Cllr Judy Cloke, Ward member for Bungay & Wainford is also the Chairman of Bungay Community Centre Trustees. For more than 30 years, the Trustees have worked tirelessly to raise funds to build a new community centre for the market town. With the assistance of Suffolk County Council, a loan from the Town Trust, help from local builders and large funding from CIL grant, last week saw the opening of a new Community Centre in Bungay.
The new Community Centre at the rear of the playing field at Old Grammar Lane, replaces the old Honeypot Centre which was built almost 80 years ago. The old centre was previously two HORSA agricultural buildings joined together in the 1930s. Subsequently, the building was used as a Navy, Army and Air Force Institute, a social club for the airmen of the 446th Bomb Group USAAF, then by the ‘The Bungay Buckaroos’, who moved to nearby Flixton in 1944.
The building became well beyond its useful life, and much of the whole building was unusable. In the 1980s, the Veterans’ group visited, presenting a brass plaque and citation, these were removed before demolition.
Bungay Reeve Judy Cloke, chair of the trustees of the Bungay Honeypot Centre, said: "The new building is all singing, and dancing and I am absolutely delighted with it. It has been such a long haul to get here, with an awful lot of work, but this is extremely important for Bungay because there are so many local groups who want to hire our facilities.

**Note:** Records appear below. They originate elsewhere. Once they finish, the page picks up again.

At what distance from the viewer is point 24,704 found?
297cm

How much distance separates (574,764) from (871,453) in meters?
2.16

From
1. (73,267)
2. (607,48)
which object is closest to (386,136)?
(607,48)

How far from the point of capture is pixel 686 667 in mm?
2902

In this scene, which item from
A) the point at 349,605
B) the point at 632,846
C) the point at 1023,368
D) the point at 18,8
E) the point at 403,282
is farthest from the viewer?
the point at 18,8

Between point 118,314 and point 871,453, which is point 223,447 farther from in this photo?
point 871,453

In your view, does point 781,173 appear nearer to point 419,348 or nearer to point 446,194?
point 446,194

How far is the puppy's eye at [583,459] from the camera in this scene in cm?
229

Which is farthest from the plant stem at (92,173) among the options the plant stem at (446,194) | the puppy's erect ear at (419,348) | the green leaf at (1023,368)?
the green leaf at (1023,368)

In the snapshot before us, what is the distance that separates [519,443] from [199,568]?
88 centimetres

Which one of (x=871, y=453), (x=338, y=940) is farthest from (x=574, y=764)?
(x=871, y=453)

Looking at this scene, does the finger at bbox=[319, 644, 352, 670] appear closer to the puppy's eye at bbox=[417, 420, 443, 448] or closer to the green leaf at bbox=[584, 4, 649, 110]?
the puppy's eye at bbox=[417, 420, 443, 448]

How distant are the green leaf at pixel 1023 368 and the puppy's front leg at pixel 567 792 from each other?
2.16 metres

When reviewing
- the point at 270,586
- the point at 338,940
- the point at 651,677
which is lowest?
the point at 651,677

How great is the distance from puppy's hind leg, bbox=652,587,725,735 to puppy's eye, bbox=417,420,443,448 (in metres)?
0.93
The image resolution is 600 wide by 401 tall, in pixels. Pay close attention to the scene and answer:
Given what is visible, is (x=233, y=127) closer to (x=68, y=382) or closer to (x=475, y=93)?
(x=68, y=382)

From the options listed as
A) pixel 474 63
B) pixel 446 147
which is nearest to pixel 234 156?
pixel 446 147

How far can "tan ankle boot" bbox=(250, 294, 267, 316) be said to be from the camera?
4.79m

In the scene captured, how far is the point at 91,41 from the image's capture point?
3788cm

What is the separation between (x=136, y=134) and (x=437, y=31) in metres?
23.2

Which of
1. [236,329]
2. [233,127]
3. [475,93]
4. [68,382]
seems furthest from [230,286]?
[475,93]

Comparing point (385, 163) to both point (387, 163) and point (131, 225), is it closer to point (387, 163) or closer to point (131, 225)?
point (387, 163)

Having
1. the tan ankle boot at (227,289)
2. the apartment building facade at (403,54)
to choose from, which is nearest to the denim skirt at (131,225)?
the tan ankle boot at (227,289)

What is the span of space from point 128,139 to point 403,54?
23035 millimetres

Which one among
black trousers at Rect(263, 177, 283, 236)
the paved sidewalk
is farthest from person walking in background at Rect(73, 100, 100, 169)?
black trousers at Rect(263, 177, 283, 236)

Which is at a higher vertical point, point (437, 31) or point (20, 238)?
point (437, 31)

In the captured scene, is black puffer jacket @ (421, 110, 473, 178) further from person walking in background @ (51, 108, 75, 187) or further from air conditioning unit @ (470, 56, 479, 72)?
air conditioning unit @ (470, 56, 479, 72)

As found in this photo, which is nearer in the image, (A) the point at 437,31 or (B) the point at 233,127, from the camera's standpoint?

"The old centre, although it had a faithful following, had become unfit for purpose.”
Plans were lodged with East Suffolk Council in 2019 to demolish the Honeypot Centre, on Upper Olland Street, and build four bungalows and garages.
Cllr Cloke said: "The builders, Sprake and Tyrrell who built the new centre, are very high quality and I am looking forward to seeing the new bungalows. We would not have been able to build the centre without the support of then-Waveney District Council, county councillor David Ritchie, Bungay Town Trust and Bungay Medical Centre."
The new centre includes a kitchen, a fully functioning lecture room and a large room which can be divided in two.
At the opening of the new Community Centre, Col David Dickey, from USAAF Lakenheath visited to rededicated the original plaque, unveiled a new one and open the new centre.